Page:
------------------------------

Cc: <pgsql-hackers(at)postgresql(dot)org>
Subject: Do you know the reason for increased max latency due to xlog scaling?
Date: 2014-02-17 15:43:54
Message-ID: 14B45CC96F564D2FA369A4C6D7FB64D9@maumau
Views: Raw Message | Whole Thread | Download mbox | Resend email
Lists: pgsql-hackers

Hello Heikki san,

I'm excited about your great work, xlog scaling. I'm looking forward to the
release of 9.4.

Please let me ask you about your performance data on the page:

http://hlinnaka.iki.fi/xloginsert-scaling/padding/

I'm worried about the big increase in max latency. Do you know the cause?
More frequent checkpoints caused by increased WAL volume thanks to enhanced
performance?

Although I'm not sure this is related to what I'm asking, the following code
fragment in WALInsertSlotAcquireOne() catched my eyes. Shouldn't the if
condition be "slotno == -1" instead of "!="? I thought this part wants to
make inserters to use another slot on the next insertion, when they fail to
acquire the slot immediately. Inserters pass slotno == -1. I'm sorry if I
misunderstood the code.

------------------------------

(Stored data entries)
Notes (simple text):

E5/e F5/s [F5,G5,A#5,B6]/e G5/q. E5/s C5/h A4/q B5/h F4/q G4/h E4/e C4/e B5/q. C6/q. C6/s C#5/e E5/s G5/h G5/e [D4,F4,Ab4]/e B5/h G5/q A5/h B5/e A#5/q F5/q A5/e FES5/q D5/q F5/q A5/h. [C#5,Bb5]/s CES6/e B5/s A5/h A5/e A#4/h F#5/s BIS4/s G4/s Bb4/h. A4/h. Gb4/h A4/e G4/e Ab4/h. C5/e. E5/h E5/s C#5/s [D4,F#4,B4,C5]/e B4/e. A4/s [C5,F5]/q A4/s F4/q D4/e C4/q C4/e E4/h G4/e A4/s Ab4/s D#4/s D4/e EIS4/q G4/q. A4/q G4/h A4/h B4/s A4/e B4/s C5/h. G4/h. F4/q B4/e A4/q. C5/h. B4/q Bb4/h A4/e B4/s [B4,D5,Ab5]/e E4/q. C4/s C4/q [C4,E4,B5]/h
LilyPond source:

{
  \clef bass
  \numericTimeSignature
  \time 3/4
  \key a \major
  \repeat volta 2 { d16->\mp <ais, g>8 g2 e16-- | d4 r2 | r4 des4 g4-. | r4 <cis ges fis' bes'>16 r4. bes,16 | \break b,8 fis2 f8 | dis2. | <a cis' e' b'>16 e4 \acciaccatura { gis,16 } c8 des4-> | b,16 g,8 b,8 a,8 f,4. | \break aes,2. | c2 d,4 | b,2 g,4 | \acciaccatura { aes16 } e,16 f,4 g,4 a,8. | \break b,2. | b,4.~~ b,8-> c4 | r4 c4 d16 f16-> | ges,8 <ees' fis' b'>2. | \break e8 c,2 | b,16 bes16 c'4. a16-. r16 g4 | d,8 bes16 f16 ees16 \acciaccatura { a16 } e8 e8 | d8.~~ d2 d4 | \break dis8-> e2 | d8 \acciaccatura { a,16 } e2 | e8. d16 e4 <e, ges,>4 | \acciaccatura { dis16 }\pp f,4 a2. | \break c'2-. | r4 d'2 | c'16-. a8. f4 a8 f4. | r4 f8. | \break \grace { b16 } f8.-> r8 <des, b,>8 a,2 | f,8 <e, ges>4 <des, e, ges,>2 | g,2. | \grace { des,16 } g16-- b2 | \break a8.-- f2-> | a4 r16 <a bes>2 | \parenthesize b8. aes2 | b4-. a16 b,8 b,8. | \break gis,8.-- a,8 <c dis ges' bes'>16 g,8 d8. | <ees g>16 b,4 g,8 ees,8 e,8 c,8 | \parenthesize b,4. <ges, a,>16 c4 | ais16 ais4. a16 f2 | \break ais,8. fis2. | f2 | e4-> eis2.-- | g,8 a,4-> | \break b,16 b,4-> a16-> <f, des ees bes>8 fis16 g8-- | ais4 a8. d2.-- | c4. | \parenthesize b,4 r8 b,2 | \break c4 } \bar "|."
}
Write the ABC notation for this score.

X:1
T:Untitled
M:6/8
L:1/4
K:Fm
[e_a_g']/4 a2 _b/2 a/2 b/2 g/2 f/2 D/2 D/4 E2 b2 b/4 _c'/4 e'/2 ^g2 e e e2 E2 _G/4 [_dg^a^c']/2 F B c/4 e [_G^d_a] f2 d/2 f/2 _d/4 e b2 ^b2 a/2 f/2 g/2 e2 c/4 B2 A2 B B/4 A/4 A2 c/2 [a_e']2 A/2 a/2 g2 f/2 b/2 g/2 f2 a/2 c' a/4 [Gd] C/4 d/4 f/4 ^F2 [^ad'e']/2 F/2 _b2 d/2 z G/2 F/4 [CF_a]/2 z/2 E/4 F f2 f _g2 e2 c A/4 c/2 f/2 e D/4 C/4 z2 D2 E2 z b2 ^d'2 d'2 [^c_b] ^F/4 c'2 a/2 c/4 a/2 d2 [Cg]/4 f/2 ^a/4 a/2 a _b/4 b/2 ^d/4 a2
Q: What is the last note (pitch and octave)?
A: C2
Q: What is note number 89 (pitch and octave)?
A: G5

------------------------------

Directions:
In the message, what should the if condition in WALInsertSlotAcquireOne() be instead of "!="? The material was taken from a different source than the message.

Answer to the problem:
It should be "slotno == -1".